In the mid-1990s, retired civil servant Sir George Quigley argued that if the North could set its own low rate of corporation tax, like the Republic it could benefit from a major inflow of foreign investment.

Such a devolved power would see corporation tax revenue from the North accrue to Stormont, with the transfer from London to the North being reduced by the same amount. In the Stormont House Agreement of 2014, it was accepted by London that this option should be seriously considered.

However, this proposal has not been implemented because the UK treasury believes that Northern Ireland has no plan on how to make such devolution work, and timing of revenue flows would be a key issue.

Ultimate outcome

If a fiscally autonomous Northern Ireland chose to cut corporation tax in half, the immediate result would be a fall in revenue. Even if the ultimate outcome were a major pick-up in economic activity, this would take many years to mature. In the meantime, the North would have to cut public expenditure to live within its reduced income.

One conclusion of the interim Fiscal Commission report is that Northern Ireland already has very wide powers to choose how it spends its revenue

Thirty years ago, a cut in corporation tax in Northern Ireland would probably have resulted in more jobs there, through relocation of industries. However, in today’s world, the best case would potentially be a migration of brass-plate HQs from London to the North to avail of the new regime, with relatively little additional to show for it in terms of new jobs.

However, the treasury has made clear it will not permit such fiscal competition from Belfast, weakening central Government revenue in London.

The EU Protocol probably offers a more sustainable inducement for manufacturing businesses to migrate to Northern Ireland to maintain access to both the British market and to the EU’s single market. But opposition from some in the Executive is making it difficult to exploit this potential opportunity.

Very wide powers

One conclusion of the interim Fiscal Commission report is that Northern Ireland already has very wide powers to choose how it spends its revenue. This raises the question as to how wise the Northern Ireland Executive has been over the last decade in choosing its expenditure priorities.

As I’ve previously indicated in this column, underinvestment in education has been a major factor in sluggish Northern economic performance. Cash for Ash also exposed serious governance failings. With any fiscal autonomy comes fiscal responsibility, where cohesive government, sound administration and economic competence will be essential.

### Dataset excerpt
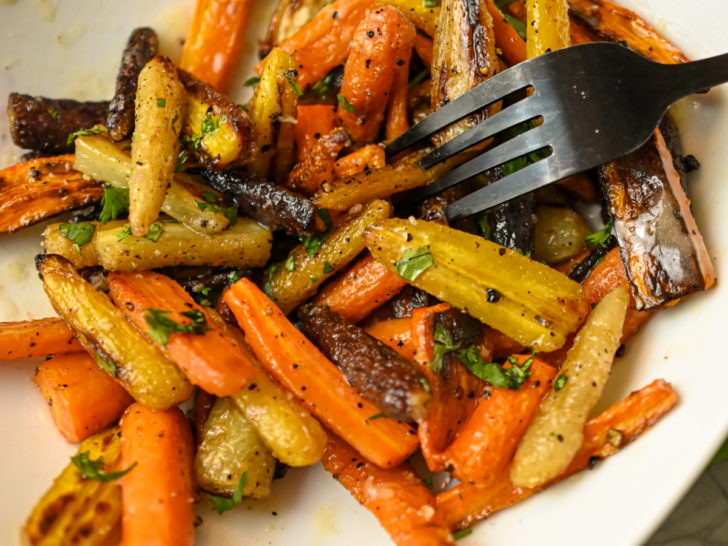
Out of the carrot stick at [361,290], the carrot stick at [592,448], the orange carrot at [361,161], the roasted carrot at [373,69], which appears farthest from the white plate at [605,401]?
the orange carrot at [361,161]

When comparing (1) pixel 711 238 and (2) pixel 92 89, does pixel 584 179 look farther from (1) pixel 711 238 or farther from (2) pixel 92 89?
(2) pixel 92 89

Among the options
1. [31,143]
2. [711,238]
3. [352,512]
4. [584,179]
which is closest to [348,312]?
[352,512]

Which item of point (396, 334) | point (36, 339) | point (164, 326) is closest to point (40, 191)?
point (36, 339)

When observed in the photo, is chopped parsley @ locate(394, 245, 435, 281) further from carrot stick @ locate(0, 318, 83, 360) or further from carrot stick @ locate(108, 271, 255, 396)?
carrot stick @ locate(0, 318, 83, 360)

### Job
In the passage on corporation tax in Northern Ireland, which agreement records London's acceptance that a devolved corporation tax power should be seriously considered?

### Solved exercise
The Stormont House Agreement of 2014.